- _TEXT EXCERPT_:
===

Based on the MSA procedure, we decided to create two separate scales, a Conversational Attunement Scale (8 items; example item “My child talks out of turn in a conversation”) and an Emotional Attunement Scale (6 items; example item “My child comforts others in times of sadness or pain”). Both scales showed satisfactory scalability (H-coefficient of.39, 95% CI [.27,.49] and.44, 95% CI [.30,.55] respectively). The Emotional Attunement Scale showed local nonindependence for one (7%) item pair. Concerning the Conversational Attunement Scale, one item (“My child takes longer to respond”) showed many signs of un(satisfactory) scalability in early phases of the AISP. Content-wise, this item probably better reflects processing speed than attunement, and was therefore removed from the scale.

Emotion regulation.

The final Emotion Regulation Scale consisted of 15 items (H-coefficient of.42, 95% CI [.30,.51], example item “My child explodes seemingly out of nowhere”), with a local nonindependence for one (1%) of the item pairs, and some minor violation of monotonicity for 2 items. Three of the original items were removed due to unsatisfactory individual scalability. One example of such an item was “My child shows pleasure”, which differed from the other items because this may reflect the sharing of emotions rather than the child’s control of his or her emotions.

===

(Quantitative chart reasoning data)
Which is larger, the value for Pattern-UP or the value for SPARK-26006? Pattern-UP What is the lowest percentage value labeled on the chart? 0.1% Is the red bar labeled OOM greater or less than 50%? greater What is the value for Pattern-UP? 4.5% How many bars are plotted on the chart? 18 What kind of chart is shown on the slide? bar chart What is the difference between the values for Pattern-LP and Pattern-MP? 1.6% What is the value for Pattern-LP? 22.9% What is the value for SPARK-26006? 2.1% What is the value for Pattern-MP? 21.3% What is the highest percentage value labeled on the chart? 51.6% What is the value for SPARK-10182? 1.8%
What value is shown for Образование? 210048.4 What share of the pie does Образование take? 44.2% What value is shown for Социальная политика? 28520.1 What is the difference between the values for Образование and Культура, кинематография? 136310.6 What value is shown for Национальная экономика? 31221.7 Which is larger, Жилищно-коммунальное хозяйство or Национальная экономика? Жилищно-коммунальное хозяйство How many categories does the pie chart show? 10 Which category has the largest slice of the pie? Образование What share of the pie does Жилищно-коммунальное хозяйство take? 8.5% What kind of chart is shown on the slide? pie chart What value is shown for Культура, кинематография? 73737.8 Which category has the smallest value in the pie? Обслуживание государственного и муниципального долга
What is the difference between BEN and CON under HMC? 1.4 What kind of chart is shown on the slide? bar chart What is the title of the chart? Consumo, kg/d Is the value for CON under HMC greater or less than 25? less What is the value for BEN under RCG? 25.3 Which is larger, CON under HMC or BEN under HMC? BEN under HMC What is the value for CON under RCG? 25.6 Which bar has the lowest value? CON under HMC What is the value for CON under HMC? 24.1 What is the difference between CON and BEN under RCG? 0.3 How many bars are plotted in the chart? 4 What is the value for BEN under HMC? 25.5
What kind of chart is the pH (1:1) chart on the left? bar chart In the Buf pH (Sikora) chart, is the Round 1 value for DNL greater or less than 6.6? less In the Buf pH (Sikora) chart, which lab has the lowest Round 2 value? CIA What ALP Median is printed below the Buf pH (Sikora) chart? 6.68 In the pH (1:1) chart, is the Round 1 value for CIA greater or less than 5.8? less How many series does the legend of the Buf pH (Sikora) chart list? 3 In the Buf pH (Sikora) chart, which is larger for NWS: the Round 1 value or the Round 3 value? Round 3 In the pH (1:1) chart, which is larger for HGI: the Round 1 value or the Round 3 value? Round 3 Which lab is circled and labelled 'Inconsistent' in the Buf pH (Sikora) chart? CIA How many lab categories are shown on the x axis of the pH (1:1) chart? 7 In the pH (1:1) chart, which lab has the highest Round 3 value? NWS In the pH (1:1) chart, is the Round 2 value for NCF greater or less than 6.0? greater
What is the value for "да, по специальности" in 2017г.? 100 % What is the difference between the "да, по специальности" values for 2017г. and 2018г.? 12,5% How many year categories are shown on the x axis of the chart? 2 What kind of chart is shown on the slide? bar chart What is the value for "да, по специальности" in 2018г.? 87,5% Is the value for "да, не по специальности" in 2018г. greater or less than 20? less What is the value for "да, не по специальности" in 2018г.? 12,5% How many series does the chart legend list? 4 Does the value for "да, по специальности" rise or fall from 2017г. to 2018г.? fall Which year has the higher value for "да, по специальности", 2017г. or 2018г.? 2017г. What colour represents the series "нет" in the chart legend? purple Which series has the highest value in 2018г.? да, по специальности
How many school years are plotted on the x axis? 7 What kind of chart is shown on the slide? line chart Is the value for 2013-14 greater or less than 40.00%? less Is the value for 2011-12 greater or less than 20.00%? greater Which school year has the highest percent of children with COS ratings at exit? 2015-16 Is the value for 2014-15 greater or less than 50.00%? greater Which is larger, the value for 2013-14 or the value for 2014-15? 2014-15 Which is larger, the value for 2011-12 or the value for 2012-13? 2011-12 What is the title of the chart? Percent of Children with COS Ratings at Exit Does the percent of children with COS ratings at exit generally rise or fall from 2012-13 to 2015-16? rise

===

- _REQUIRED ACTION_: According to the scale-development text, why was the item “My child takes longer to respond” removed from the Conversational Attunement Scale? Answer in one to three sentences. Rely solely on the scale-development text when responding.

- _RESULT BELOW_: The item showed many signs of unsatisfactory scalability in the early phases of the AISP. In content, it probably reflects processing speed rather than attunement, so it was removed from the scale.